In most cases, before even thinking about machine learning algorithms, researchers need to build quality datasets from real-world data. These data come from various devices (prototype devices being developed vs clinical/industrial-grade reference devices), have different formats (excel sheets, images, csv, json, etc...), and be stored in various places (researchers' computers, Dropbox folders, Google Drive, S3 buckets, etc...).

Dealing with such complex data infrastructure is time-consuming and expensive to develop and maintain. With the organizational data, we want to give you tools to centralize, validate and transform datasets so they can be easily imported into your projects to train your machine learning models.

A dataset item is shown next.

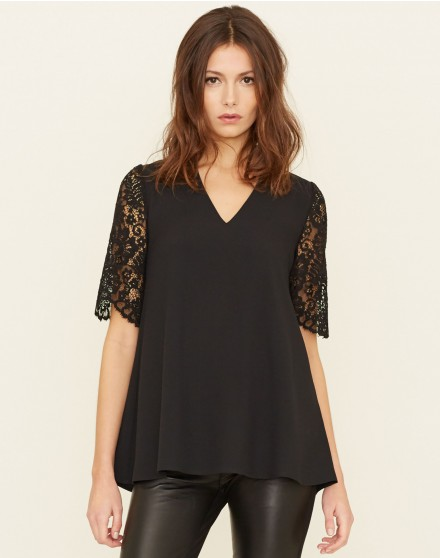 Lace Swing Sleeve Top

**Health reference design**

We have built a [**health reference design**](/knowledge/guides/reference-designs/health-reference-design) that describes an end-to-end ML workflow for building a wearable health product using Edge Impulse.

In this reference resign, we want to help you understand how to create a full clinical data pipeline by using a public dataset from the [PPG-DaLiA](https://archive.ics.uci.edu/dataset/495/ppg+dalia)
repository. This tutorial will guide you through the following steps:

* [Synchronizing clinical data with a bucket](/knowledge/guides/reference-designs/health-reference-design/synchronizing-clinical-data)
* [Validating clinical data](/knowledge/guides/reference-designs/health-reference-design/validating-clinical-data)
* [Querying clinical data](/knowledge/guides/reference-designs/health-reference-design/querying-clinical-data)
* [Transforming clinical data](/knowledge/guides/reference-designs/health-reference-design/transforming-clinical-data)
* [Building data pipelines](/studio/organizations/data-pipelines)

## Buckets

Before we get started, you must link your organization with one or more storage buckets. Further details about how to integrate with cloud storage providers can be found in the [Cloud data storage](/studio/organizations/data/cloud-data-storage) document.

## Datasets

Two types of dataset structures can be used - **Generic datasets (default)** and **Clinical datasets**.

<Info>
  There is no required format for data files. You can upload data in a wide range of formats, whether it's CSV, Parquet, or a proprietary data format.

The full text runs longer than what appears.